Output the data word for word. Begin at its first line and end at the line with "scientific name: Aepyceros melampus".

## PROVIDED DATA:
:::

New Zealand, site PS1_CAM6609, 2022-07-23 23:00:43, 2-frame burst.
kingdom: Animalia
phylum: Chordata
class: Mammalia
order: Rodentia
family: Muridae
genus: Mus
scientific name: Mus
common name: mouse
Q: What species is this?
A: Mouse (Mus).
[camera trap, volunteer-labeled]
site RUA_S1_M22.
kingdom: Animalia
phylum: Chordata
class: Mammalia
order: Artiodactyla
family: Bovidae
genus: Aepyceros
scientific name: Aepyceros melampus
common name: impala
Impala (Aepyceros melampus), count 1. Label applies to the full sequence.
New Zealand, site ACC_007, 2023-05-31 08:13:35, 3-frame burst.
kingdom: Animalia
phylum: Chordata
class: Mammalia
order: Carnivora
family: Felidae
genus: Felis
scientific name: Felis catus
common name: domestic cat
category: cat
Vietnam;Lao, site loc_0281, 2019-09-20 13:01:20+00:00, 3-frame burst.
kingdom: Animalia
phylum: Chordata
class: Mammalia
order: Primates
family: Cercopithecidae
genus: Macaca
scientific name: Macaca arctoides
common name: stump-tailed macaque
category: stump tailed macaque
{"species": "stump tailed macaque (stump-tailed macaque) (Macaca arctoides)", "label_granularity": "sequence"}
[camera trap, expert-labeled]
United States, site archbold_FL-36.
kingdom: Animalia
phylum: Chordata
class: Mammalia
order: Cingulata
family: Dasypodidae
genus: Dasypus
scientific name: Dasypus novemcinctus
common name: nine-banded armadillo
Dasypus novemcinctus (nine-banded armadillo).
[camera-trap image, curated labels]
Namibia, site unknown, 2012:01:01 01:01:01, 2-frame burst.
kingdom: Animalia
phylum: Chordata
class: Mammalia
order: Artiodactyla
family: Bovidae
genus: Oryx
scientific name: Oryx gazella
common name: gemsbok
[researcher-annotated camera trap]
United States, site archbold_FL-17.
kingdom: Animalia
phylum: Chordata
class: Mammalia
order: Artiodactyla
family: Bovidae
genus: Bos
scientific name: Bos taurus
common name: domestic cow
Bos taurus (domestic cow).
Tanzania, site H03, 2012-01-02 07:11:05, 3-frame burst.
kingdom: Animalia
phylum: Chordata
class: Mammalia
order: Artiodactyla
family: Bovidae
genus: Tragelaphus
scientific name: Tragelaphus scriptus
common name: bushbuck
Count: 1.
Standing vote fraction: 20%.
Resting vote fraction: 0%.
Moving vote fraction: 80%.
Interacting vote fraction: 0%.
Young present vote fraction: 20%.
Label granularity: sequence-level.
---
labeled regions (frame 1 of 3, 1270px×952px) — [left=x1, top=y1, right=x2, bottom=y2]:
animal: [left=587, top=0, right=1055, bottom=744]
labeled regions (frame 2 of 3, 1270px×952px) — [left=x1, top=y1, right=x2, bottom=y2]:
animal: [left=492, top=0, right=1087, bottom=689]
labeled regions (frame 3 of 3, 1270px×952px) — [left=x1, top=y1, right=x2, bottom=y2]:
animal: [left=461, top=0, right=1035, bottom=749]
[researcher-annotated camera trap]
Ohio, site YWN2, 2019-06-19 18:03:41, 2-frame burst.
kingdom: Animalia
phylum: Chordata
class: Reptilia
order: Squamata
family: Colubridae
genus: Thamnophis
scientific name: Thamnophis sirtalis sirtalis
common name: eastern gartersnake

:::

## RESULT OF THE EXERCISE:
New Zealand, site PS1_CAM6609, 2022-07-23 23:00:43, 2-frame burst.
kingdom: Animalia
phylum: Chordata
class: Mammalia
order: Rodentia
family: Muridae
genus: Mus
scientific name: Mus
common name: mouse
Q: What species is this?
A: Mouse (Mus).
[camera trap, volunteer-labeled]
site RUA_S1_M22.
kingdom: Animalia
phylum: Chordata
class: Mammalia
order: Artiodactyla
family: Bovidae
genus: Aepyceros
scientific name: Aepyceros melampus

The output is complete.